This week there was some big news from GitHub. GitHub announced that they’re now allowing unlimited free private repositories for all users. This is a huge win for individuals and small teams. Other online source control services like Visual Studio Online, GitLab, and BitBucket have offered free private repos for a while, but I just prefer to use GitHub. Maybe it’s the carrot of keeping the commit streak alive that keeps me tied to the product. It’s also just a great source control service. I’m excited about the news and I’ve already created a couple of private repos in celebration. Note that the repos only allow a limited number of contributors, but most of the projects I’m working on don’t require more than a couple.
For reading this week, I read Mistakes Were Made (But Not by Me): Why We Justify Foolish Beliefs, Bad Decisions, and Hurtful Acts. It’s got a ton examples about why we make mistakes and how we justify them. It was fascinating to read about some of the cases were people admitted to crimes that they did not commit. A lot of the time it comes down to the way the interrogators present their questions. Language, intimidation, force, and uncertainty on the part of the accused can all force false admissions. The book covers a ton more and offers a lot of research to back up its claims. I recommend it, it may shine some light on mistakes you or others are making. It could even make you more accepting of them.

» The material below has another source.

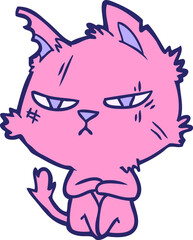tough cartoon cat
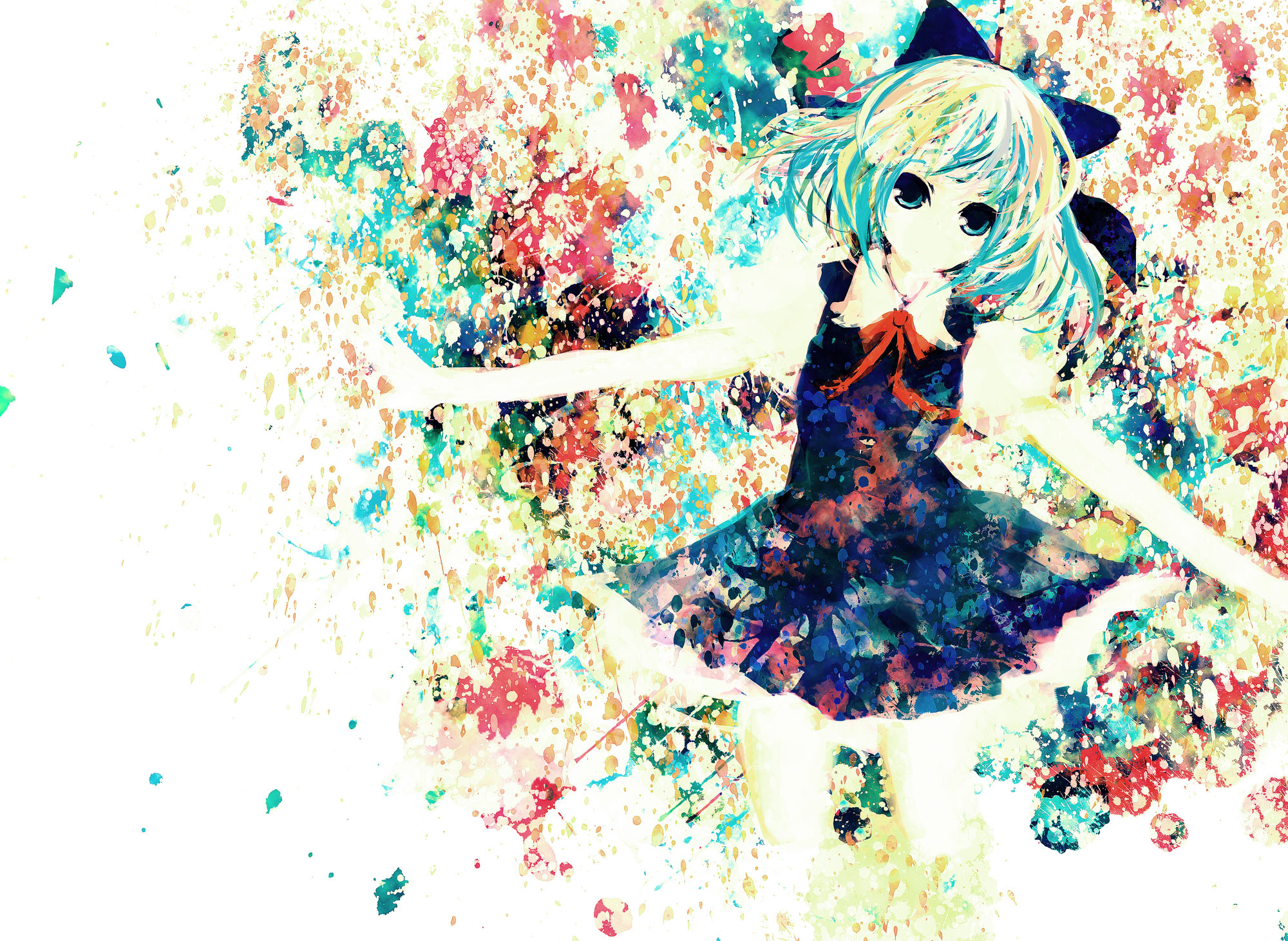 chihiro 2 (artist), meola, cirno, embodiment of scarlet devil, touhou, bad id, bad pixiv id, highres, dress, head tilt, paint splatter, pinafore dress, sleeveless, sleeveless dress, solo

Online Course(s): Serilog Enrichers: Getting Common Information into Log Entries
Online Course(s): Architecting an ASP.NET Core MVC Application for Unit Testibility
On the Next…
I will finish Refactoring: Improving the Design of Existing Code (2nd Edition) this week. I’m up to the catalog of refactorings now and I’m planning to take note of each of them. Once I’ve reviewed them all, I’ll play with the code for a few of more interesting ones. It’d be cool to make a post on here about some of them. I’m excited for this week. There’s snow on the ground and it’s going to be cold, but I have a lot of great books to read and there’s always a ton of code to write. It’ll be a good week.